In the past, medical device security was not a common problem. Manufacturers built medical devices with proprietary firmware that were unlikely targets of a cyberattack. Now, however, manufacturers develop cheaper and more scalable medical devices that run easily compromised operating systems, such as Windows, that are frequent targets of ransomware attacks.
In addition to cyberattacks on their devices, healthcare organizations must also deal with unexpected changes in device configurations, broken or malfunctioning equipment, and “lost” devices that are unaccounted for in inventory.
Since the first publicly reported cyberattack against a medical device occurred in 2017, the medical device threat vector has grown in proportion to the number of medical devices used. According to the IBM Institute for Business Value the estimated number of connected medical devices is expected to increase from 10 billion to 50 billion by 2027.
“You have less control over connected medical devices than any other aspect of your technology environment. Many times, vendors control patch and update cycles, and vulnerabilities persist that require segmentation from your network. Considering that many of these devices are in direct contact with patients, this is a major concern.”
“Best Practices: Medical Device Security”
by Chris Sherman and Salvatore Schiano, Forrester Research Inc., May 21, 2019
Protect Critical Medical Devices with Gurucul User and Entity Behavior Analytics
With such a rapidly expanding scale it is impossible to ensure the security of these devices manually. It is equally fruitless to sort through the myriad of alerts generated by rules-based security tools like SIEM to efficiently find and stop legitimate threats.
In the healthcare industry, patient safety and health must always come first. Identifying malfunctioning medical devices and threat detection, or subsets of these two fundamental cause scenarios, are critical in healthcare.
Gurucul Medical Device Security Use Cases
- Identify the various kinds of devices, and use behavior patterning to understand where they should live and how they should operate on the network
- Establish an early warning system by providing indicators that a device is not behaving normally
- Detect anomalous behaviors associated with devices that may be targets of ransomware or malware attacks
- Determine when to safely patch medical devices by understanding their usage patterns
- Predict when devices are about to malfunction and need to be serviced or replaced
Gurucul User and Entity Behavior Analytics (UEBA) keeps your medical devices secure by establishing baseline behavior profiles so you can detect activities that are outside the normal patterns. Once you know these standard behaviors, it’s possible to identify unusual trends that indicate the device has been compromised. These anomalous behaviors trigger UEBA’s risk-based alerts so that the IT group can intervene to prevent damage.

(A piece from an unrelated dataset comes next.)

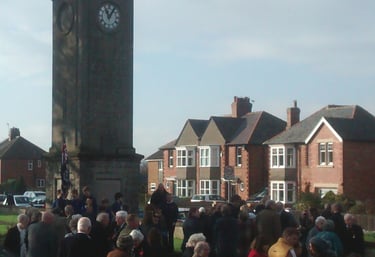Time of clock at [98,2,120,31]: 11:05
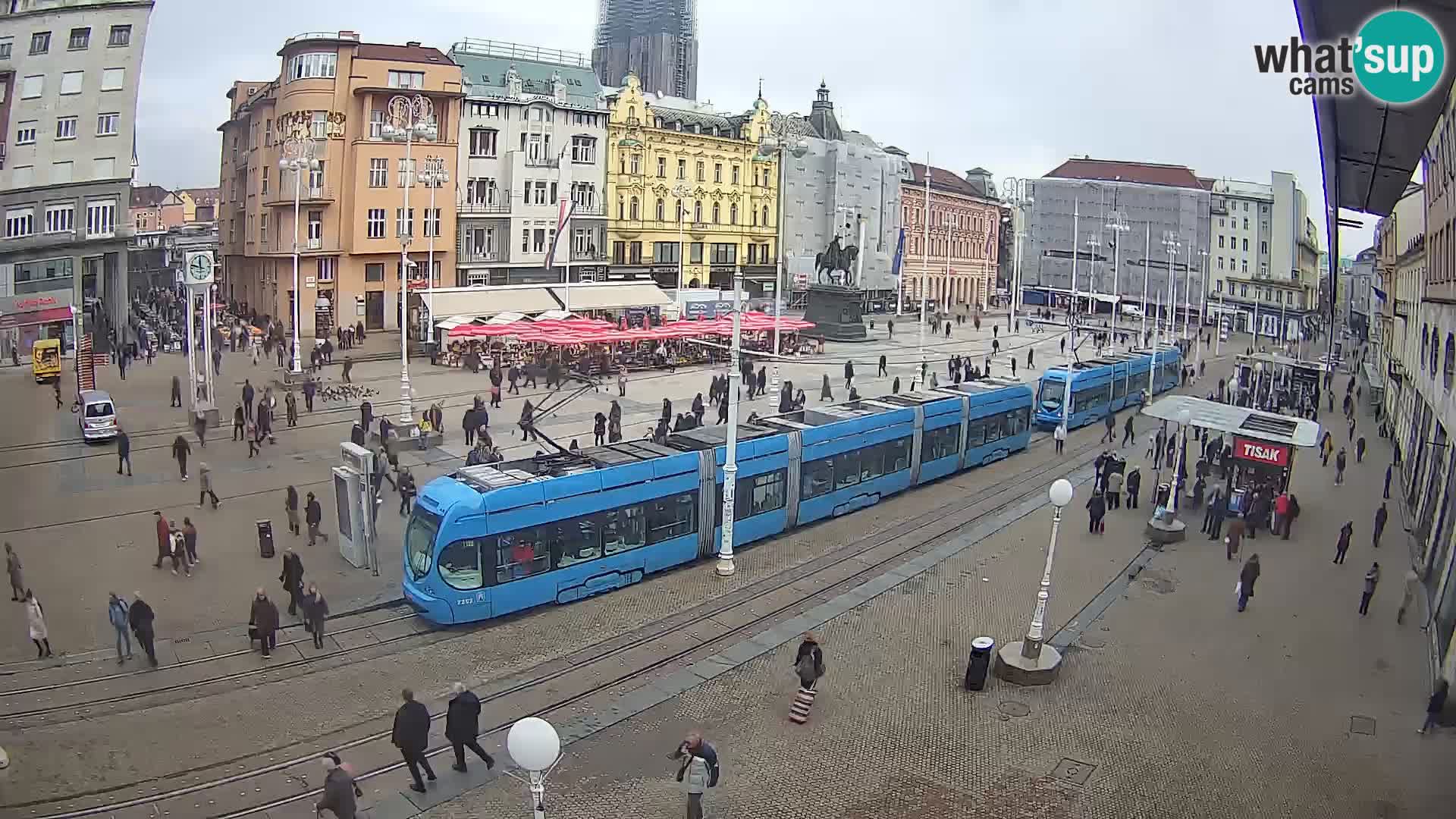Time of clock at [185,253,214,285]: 11:48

“We use Gurucul to identify the behavior patterns of a medical device. So just like we look at human behavior patterns, medical devices – or really any type of IOT device – have their own behavior patterns as well. If we can baseline those behavior patterns, we can detect when there is an anomaly.”
CISO, Allina Health
The IT Operations Benefits of Behavior Analytics for Medical Devices
Medical devices must be managed from an operational perspective as well as a security perspective. Gurucul UEBA can act as an early warning system to provide indicators that a device is not behaving normally. That’s critical information to have because if a device is malfunctioning, it cannot be allowed to connect to a patient.

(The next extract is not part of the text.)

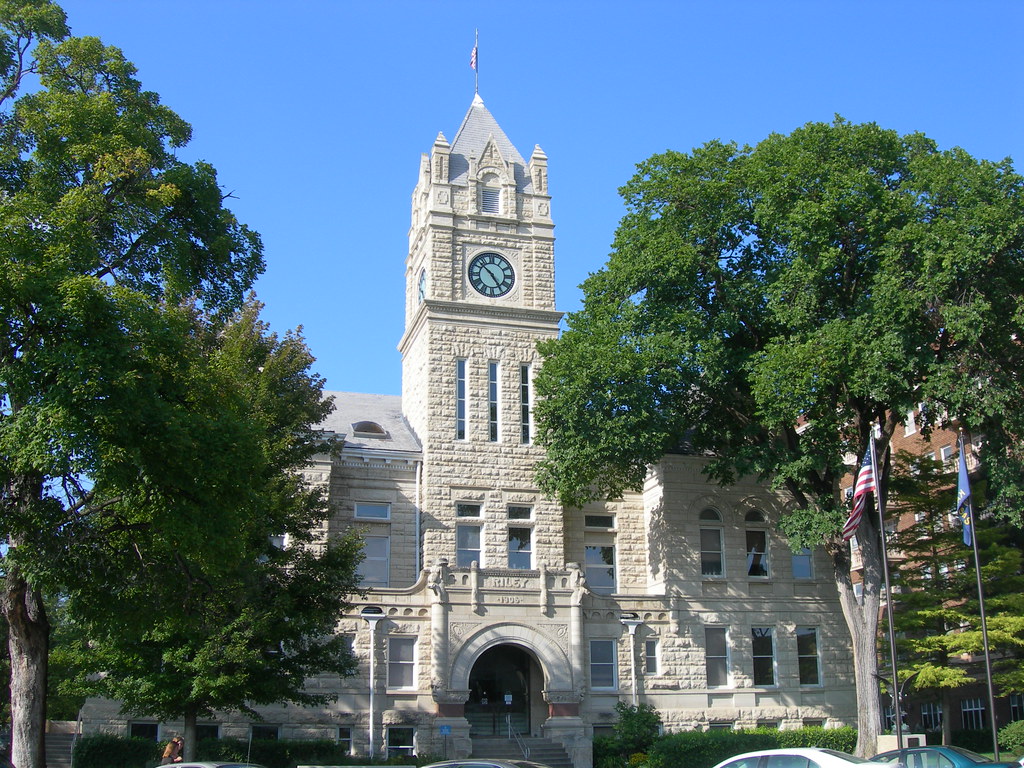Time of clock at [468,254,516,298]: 4:52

It’s also beneficial for medical staff to know when a device is out of rotation. One of the major operational issues regarding medical devices is determining when it is safe to patch. There’s always a chance that the patching process might disable a device and disrupt patient care. The device shouldn’t be connected to a person at such times.
Gurucul UEBA can determine when a device is out of rotation, and when it’s safe to perform maintenance, like patching. For example, Gurucul UEBA can learn that between the hours of 8 PM and 6 AM, a particular device is never used. Knowing this, IT can perform maintenance activities during those known ‘off hours’ so as not to interfere with patient care.
Ensuring Patient Safety
The security and maintenance of medical devices is truly mission critical. In most ransomware attacks, an organization might risk losing valuable data. But medical devices are connected to people, putting their health at stake.
The prospect of a patient being placed in harm’s way due to a cyberattack on a medical device or a medical device’s faulty behavior is not farfetched. Gurucul UEBA’s ability to establish baseline behavior risk profiles for medical devices provides significant value for healthcare organizations.